Analysis of novel adaptive two-grid finite element algorithms for linear and nonlinear problems

Yukun Li

Published 2018-05-21Version 1

This paper proposes some novel efficient and accurate adaptive two-grid (ATG) finite element algorithms for linear and nonlinear partial differential equations (PDEs). In these algorithms, they use the information of the solutions on k-th level adaptive meshes, instead of on the uniform meshes, to find the solutions on (k+1)-th level adaptive meshes. They transform the non-symmetric positive definite (non-SPD) PDEs into symmetric positive definite (SPD) PDEs, and transform the nonlinear PDEs into the linear PDEs.

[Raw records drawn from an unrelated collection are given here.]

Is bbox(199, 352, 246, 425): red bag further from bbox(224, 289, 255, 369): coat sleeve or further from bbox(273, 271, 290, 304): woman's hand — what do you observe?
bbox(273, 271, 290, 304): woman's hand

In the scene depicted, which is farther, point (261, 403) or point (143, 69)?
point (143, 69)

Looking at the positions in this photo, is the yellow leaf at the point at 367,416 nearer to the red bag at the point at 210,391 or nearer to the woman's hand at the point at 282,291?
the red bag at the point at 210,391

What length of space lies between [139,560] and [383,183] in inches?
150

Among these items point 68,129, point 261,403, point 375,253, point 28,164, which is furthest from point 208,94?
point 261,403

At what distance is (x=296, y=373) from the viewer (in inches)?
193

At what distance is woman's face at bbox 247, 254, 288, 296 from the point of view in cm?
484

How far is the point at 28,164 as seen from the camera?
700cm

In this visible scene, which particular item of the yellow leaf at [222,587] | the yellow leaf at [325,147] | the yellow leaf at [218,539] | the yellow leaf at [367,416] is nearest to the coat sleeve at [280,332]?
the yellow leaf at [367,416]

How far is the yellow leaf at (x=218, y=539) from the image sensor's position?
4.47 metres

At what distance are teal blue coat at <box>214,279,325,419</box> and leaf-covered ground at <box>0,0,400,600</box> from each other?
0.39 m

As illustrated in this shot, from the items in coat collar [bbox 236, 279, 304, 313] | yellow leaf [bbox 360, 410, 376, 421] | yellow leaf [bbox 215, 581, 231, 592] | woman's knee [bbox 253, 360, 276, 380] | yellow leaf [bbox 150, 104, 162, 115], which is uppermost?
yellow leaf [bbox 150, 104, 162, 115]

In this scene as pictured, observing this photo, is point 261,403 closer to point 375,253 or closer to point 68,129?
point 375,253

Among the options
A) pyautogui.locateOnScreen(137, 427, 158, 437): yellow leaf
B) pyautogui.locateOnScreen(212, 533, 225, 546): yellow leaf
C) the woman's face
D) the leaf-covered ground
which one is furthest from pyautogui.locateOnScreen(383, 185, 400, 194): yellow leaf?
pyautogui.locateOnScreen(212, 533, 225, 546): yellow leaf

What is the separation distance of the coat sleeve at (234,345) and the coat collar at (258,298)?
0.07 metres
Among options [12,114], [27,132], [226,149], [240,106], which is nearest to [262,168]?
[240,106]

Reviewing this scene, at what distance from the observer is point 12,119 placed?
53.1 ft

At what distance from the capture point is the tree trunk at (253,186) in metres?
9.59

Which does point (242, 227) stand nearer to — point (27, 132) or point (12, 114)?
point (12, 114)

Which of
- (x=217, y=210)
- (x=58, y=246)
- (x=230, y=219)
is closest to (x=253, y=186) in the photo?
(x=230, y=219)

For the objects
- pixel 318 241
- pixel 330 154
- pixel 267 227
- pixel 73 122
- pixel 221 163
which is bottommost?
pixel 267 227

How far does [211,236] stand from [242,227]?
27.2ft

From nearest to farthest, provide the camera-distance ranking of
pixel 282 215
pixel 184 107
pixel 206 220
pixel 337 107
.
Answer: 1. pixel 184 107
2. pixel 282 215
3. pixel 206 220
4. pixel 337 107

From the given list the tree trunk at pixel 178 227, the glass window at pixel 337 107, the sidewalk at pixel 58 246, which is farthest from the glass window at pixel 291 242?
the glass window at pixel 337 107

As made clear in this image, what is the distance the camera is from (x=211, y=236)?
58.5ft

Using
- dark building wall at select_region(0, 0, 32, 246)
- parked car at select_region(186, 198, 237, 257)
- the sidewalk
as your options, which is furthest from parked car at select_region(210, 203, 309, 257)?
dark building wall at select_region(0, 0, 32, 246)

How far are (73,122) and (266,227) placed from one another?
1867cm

These algorithms have the following advantages: 1. Comparing with adaptive methods, they do not need to solve the nonlinear systems; 2. Comparing with two-grid methods, the degrees of freedom are largely reduced; 3. Comparing with the cases when uniform meshes are used for coarse level approximation, they are easily implemented; they are more efficient and accurate since only the interpolation of the solution on newly refined meshes needs to be computed, and the interpolation error is also reduced; they are especially efficient when many steps of mesh refinements are used since the computational cost of computing solutions on uniform meshes is large then. Next, this paper constructs a residue-type a posteriori error estimator for general non-SPD linear problems. We prove the upper bound of the oscillation term, and this gets rid of the assumption that the oscillation term is a high order term (h.o.t.), which may not be true generally due to the low regularity of the numerical solution. Based on this result, the reliability and efficiency of the error estimator are established. Finally, the convergence of the error on the adaptive meshes is proved when bisection is used for the mesh refinement.